TASK DETAILS →
From the Odin vs. Galactus thread, reproduce the passage from "But back to" up to and including "be the underdog?", swapping "frog" for "toad".
-- START OF DOCUMENT PASSAGE --
# Superhero Showdown: Odin vs. Galactus



## terryweide

The one fight I always wanted to see in the Marvel universe was Odin vs. Galactus.* Assume that Galactus is hungry and he lands in Asgard to absorb it. Assume also that Odin is not sleeping away in the "mystic Odin sleep," but is operating at full power. Odin confronts Galactus. Who wins the showdown?

Terry

*Yeah, I'd like to see that fight, as long as I got to watch it from a distance--say a few light years or so.


----------



## Oxman

I've got to go with Odin, although it would be very close (what battle with Galactus isn't?!)I think they would be reasonably matched, Odin has a great deal of power, maybe equalling Galactus' own. I cannot see this one staying one-on-one though. I reckon Thor and Loki would team up (bizarre as it seems) to help their father defend their world of Asgard...and prove to much for the devourer of planets.

Incidentally, what form would the natives of Asgard see Galactus? They are essentially humanoid, but each planets denizens see him as one of their own! So would it be a Norse version of Galactus? Beard and all?! Or the usual blue and purple?!?!?!?


----------



## Tim Bond

One of the original titans maybe?


not a giant - but, one of those really big pre-norse god monsters?


----------



## Oxman

For a second I thought you meant a Titan like "Thanos"...


But Galactus appearing as one of the Greek "Elder Gods" Titans would have been very cool...Maybe Cronus, the leader of the Titans? Of course, it would be more fitting for Hercules from the Avengers to face this image as opposed to the residents of Asgard, especially as Cronus was Zeus' father!.


----------



## terryweide

Actually, Hercules did face Galactus in the limited "Hercules" series from Marvel, published quite a few years back now. Hercules lost, naturally, and I can't envision a scenario in which Hercules, unaided, could defeat Galactus. It would turn into a fight between Galactus and Zeus, and Zeus in the Marvel universe, was always said to be on the same power level as Odin. 

I think in terms of power, Odin and Galactus are also on the same level, but in a fight, I believe Odin would find a way to out think Galactus.


----------



## Oxman

Despite not reading the Hercules series (it never appealed to me), it comes as no surprise that Hercules was defeated by Galactus as he's been defeated on several occasions by Thor and the Hulk!

I'd like to see the Zeus/Galactus fight, but only if the devourer of worlds DID adopt the form of a Greek Titan. They could really go with a Greek theme which would be nice...but may discredit Galactus somewhat?

I always preferred the characters closer to humanity. I didn't have a great deal of affection for the Silver Surfer and although I enjoyed the Secret Wars, I'd rather read adventures on the streets of earth.

But back to Odin...how powerful is he? I remember he can give Godlike powers to humans (ie, Thunderstrike) and can transform his son if he has done something wrong; Thor being a weak human with no memory, Thor becoming a frog(!), etc... So Surely Galactus would be the underdog?


----------



## terryweide

However, Galactus also has the power to transform--Norrin Radd into the Silver Surfer, an earth girl named Frankie into Nova, and the transformations he did of his other heralds as well.

On another note, I believe it was Loki who cast a spell that transformed Thor into a frog. I don't think that one was Odin's doing.
-- END OF DOCUMENT PASSAGE --
-- START OF MATERIAL PROVIDED --
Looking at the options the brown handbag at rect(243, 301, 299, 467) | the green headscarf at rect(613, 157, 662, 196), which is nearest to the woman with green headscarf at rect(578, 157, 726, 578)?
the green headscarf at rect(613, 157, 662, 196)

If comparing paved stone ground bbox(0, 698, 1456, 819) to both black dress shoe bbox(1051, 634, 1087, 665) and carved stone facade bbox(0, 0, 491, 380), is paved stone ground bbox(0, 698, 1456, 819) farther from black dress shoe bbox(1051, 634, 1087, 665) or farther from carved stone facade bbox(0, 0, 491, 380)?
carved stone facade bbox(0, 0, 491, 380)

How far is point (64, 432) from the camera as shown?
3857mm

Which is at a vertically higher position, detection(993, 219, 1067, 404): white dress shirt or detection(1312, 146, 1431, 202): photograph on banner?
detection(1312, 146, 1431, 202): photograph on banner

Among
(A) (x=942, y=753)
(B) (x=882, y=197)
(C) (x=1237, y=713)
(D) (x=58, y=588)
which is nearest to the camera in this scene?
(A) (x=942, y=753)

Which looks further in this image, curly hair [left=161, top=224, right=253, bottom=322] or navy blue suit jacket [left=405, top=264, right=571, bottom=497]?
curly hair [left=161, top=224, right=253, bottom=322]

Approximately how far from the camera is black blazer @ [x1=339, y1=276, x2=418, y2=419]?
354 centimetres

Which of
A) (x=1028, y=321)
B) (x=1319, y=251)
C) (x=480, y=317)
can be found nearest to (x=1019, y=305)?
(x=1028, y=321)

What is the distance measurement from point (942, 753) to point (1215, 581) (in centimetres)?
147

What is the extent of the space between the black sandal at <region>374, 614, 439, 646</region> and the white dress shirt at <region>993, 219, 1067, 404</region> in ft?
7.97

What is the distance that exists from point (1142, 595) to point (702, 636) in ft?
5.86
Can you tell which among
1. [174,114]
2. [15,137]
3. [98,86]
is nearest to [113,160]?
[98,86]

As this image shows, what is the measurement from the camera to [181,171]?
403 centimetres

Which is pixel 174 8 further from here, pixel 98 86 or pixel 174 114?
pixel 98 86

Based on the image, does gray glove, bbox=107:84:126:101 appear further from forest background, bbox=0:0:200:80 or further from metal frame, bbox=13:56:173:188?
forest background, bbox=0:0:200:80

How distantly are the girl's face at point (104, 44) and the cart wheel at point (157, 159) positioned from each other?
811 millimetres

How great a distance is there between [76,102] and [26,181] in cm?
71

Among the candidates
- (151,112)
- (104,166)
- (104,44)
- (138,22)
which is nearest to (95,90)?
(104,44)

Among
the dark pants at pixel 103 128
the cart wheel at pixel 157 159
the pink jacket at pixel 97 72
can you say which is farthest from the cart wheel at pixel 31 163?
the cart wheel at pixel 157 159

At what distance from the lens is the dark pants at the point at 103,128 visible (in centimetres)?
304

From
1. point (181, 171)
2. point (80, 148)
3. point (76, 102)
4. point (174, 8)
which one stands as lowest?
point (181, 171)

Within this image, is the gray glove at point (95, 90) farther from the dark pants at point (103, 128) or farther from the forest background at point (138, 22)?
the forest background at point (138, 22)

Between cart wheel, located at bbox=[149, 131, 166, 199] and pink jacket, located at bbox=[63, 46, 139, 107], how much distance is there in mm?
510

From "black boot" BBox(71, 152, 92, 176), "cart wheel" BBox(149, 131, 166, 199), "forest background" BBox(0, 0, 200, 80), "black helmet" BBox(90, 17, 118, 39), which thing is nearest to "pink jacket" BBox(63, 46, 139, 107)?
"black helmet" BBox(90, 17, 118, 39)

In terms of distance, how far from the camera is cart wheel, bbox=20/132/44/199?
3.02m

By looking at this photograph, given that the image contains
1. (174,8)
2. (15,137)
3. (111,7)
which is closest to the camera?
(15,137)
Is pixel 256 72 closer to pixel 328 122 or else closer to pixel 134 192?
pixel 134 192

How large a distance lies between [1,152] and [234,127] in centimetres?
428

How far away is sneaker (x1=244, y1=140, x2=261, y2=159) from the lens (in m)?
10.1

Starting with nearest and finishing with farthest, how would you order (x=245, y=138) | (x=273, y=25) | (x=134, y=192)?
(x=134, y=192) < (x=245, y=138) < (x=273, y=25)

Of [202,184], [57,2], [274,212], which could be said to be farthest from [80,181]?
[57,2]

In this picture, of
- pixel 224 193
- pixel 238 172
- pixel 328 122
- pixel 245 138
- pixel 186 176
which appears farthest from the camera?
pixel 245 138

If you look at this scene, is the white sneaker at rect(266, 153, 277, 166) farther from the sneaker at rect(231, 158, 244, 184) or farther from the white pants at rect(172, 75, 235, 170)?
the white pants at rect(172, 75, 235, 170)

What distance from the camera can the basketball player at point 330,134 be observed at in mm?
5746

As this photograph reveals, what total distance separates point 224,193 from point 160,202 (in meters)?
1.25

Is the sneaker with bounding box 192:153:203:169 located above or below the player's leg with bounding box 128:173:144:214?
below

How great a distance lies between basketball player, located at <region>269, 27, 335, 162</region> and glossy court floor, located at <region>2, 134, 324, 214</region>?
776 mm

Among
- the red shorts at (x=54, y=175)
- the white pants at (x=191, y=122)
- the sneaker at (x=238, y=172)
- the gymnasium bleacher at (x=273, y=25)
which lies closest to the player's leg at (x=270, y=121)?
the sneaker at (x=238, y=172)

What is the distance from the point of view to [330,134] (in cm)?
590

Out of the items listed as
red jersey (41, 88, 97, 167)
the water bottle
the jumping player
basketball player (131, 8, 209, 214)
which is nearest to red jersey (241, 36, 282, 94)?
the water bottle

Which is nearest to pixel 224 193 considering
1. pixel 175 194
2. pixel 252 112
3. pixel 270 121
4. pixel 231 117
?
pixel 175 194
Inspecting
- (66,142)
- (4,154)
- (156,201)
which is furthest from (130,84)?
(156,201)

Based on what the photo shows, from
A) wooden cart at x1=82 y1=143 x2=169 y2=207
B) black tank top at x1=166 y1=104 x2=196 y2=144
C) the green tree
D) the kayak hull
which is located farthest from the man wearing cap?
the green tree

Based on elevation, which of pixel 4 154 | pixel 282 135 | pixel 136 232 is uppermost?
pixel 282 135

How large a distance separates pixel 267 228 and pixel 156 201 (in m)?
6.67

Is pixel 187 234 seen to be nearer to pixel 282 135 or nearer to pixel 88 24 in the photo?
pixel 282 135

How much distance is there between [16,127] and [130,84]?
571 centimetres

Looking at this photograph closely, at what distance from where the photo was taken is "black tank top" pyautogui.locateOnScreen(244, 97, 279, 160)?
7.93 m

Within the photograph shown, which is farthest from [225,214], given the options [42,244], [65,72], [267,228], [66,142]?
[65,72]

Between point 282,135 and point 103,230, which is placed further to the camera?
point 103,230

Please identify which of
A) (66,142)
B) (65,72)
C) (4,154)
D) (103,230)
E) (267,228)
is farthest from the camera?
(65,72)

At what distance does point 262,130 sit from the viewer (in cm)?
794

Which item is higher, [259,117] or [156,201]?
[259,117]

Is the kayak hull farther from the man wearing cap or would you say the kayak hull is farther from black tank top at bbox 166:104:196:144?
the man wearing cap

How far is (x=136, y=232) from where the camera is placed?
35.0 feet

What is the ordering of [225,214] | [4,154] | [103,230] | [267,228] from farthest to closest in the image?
-- END OF MATERIAL PROVIDED --
THE RESPONSE →
But back to Odin...how powerful is he? I remember he can give Godlike powers to humans (ie, Thunderstrike) and can transform his son if he has done something wrong; Thor being a weak human with no memory, Thor becoming a toad(!), etc... So Surely Galactus would be the underdog?